The United States government is looking for a few good ideas. So far all their methods of fighting the War on Terrorism have been the same old tried and true: bombing, freezing bank accounts, intercepting coded messages, scaring the hell out of the American public, and more bombing. Sure they've added a few new twists, like dropping food packets out of airplanes so the Afghans can learn what peanut butter and jelly tastes like, and encouraging Americans to get out of the house and spend what's left of their tax rebate, but once the novelty of wearing a "Shopper Against Terrorism" button wears off, what do we do next?

That's where you come in. The Department of Defense is looking for fresh ideas.

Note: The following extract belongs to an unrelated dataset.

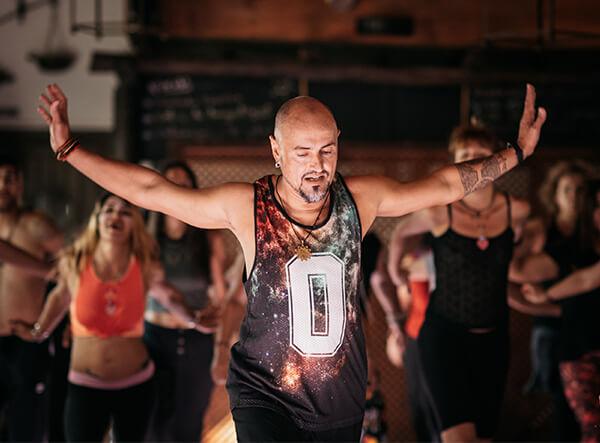 ecstatic-dance-tao-dance-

That's right, they're holding a contest, succinctly called "Under Secretary of Defense for Acquisition, Technology and Logistics (USD (AT&L)) and Combating Terrorism Technology Support Office Technical Support Working Group (TSWG) Broad Agency Announcement 02-Q-4655." They really should have held another contest first to find a catchier name.

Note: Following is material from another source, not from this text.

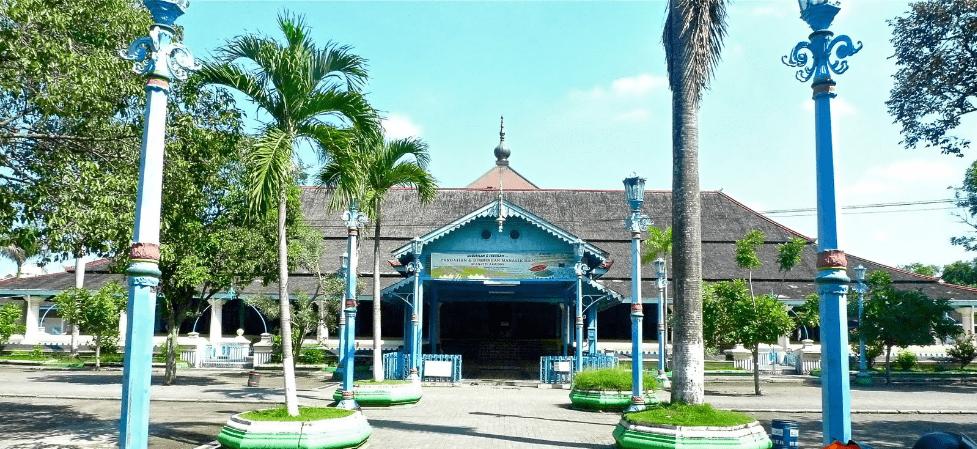 masjid ageng surakarta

What they're looking for is ideas to help in "combating terrorism, location and defeat of hard or difficult targets, protracted operations in remote areas, and countermeasures to weapons of mass destruction." In other words, "What do we do now?"

The deadline for entries is December 23, by which date you have to submit a one-page summary of your hare-brained idea. If you make it to the semifinals they'll expect a 12-page paper expanding on the concept, accompanied by three proofs of purchase from any American-made product and a receipt showing you purchased it since September 11. If you're chosen as a finalist you'll have to write a full proposal of up to 50 pages. Don't worry, it won't have to make any more sense than the name of the contest. And will actually be shorter.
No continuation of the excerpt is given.